Data entries:
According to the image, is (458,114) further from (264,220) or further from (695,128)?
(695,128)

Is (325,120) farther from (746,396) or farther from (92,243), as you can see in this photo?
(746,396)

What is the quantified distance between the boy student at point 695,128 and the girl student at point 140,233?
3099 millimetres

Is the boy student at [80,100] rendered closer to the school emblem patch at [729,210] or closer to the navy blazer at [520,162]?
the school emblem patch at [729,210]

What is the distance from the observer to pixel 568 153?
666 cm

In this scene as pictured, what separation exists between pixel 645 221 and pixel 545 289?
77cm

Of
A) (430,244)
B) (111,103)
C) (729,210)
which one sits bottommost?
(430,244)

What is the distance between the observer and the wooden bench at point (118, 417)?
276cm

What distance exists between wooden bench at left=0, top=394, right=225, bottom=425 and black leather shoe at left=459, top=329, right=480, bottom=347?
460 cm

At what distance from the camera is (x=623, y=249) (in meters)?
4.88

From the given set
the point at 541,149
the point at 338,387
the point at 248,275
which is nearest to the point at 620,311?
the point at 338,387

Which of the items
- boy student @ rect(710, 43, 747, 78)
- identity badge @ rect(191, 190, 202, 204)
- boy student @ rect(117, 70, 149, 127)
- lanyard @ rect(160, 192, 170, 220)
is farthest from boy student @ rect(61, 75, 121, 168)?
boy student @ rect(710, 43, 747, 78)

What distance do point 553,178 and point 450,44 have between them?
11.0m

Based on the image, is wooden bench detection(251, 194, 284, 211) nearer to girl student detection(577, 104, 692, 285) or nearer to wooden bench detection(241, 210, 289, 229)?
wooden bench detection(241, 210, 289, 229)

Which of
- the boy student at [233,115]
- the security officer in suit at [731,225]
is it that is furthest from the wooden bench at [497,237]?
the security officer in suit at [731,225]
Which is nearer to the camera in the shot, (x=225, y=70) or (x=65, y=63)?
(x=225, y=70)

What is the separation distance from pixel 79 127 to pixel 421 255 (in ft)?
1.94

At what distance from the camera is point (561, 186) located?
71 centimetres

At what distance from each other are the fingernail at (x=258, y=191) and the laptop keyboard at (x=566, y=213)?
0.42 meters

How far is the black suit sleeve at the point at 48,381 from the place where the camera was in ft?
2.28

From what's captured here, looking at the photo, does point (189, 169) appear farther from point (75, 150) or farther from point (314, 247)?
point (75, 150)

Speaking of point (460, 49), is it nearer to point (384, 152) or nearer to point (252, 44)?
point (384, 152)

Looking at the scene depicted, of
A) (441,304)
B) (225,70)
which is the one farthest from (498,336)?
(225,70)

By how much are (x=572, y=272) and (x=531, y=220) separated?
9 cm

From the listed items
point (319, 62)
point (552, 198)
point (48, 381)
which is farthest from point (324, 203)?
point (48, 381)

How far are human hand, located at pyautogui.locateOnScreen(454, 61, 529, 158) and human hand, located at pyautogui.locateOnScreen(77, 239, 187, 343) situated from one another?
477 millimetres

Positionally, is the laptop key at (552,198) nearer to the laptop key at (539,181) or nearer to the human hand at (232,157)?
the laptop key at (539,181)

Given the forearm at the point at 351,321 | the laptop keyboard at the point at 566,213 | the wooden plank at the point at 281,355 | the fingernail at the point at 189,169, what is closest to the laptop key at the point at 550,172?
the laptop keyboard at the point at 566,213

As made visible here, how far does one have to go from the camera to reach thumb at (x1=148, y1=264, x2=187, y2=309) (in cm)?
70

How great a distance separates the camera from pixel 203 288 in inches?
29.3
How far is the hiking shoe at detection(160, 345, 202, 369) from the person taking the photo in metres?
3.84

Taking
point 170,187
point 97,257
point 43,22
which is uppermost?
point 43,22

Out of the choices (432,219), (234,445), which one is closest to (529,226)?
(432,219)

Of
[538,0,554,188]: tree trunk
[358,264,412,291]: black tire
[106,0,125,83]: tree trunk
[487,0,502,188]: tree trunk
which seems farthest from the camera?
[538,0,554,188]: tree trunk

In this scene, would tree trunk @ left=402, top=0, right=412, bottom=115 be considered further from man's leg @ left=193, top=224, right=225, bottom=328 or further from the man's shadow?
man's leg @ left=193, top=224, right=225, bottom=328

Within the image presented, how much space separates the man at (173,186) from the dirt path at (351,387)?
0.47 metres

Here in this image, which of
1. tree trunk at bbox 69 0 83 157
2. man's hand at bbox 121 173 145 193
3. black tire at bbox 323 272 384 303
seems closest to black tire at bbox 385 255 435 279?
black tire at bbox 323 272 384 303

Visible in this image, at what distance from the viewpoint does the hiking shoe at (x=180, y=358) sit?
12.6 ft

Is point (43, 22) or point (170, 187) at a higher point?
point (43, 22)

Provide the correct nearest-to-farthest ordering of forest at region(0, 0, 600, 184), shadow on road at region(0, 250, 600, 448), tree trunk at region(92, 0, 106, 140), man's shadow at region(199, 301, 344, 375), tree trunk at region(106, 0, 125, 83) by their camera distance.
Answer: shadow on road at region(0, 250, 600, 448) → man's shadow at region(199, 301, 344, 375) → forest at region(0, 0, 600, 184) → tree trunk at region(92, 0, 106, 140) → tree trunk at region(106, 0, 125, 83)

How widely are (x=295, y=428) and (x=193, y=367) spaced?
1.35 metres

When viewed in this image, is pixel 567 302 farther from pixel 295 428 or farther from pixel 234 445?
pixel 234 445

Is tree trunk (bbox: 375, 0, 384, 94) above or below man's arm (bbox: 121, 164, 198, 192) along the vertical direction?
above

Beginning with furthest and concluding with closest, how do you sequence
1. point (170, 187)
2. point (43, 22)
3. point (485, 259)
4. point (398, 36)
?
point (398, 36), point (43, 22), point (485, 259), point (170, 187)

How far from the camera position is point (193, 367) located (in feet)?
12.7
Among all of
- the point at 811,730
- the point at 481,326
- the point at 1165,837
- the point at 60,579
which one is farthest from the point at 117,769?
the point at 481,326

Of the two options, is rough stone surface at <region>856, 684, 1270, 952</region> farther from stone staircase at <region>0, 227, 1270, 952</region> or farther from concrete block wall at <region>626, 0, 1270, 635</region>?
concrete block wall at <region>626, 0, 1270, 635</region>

Task to complete: Convert the stretch of records from the start through the line containing "3099 millimetres" into a two-column CSV headed entry and result, with one row per record. Put each value in a single quoted field and replace any line breaks with spaces.

Output of the exercise:
entry,result
"According to the image, is (458,114) further from (264,220) or further from (695,128)?","(695,128)"
"Is (325,120) farther from (746,396) or farther from (92,243), as you can see in this photo?","(746,396)"
"What is the quantified distance between the boy student at point 695,128 and the girl student at point 140,233?","3099 millimetres"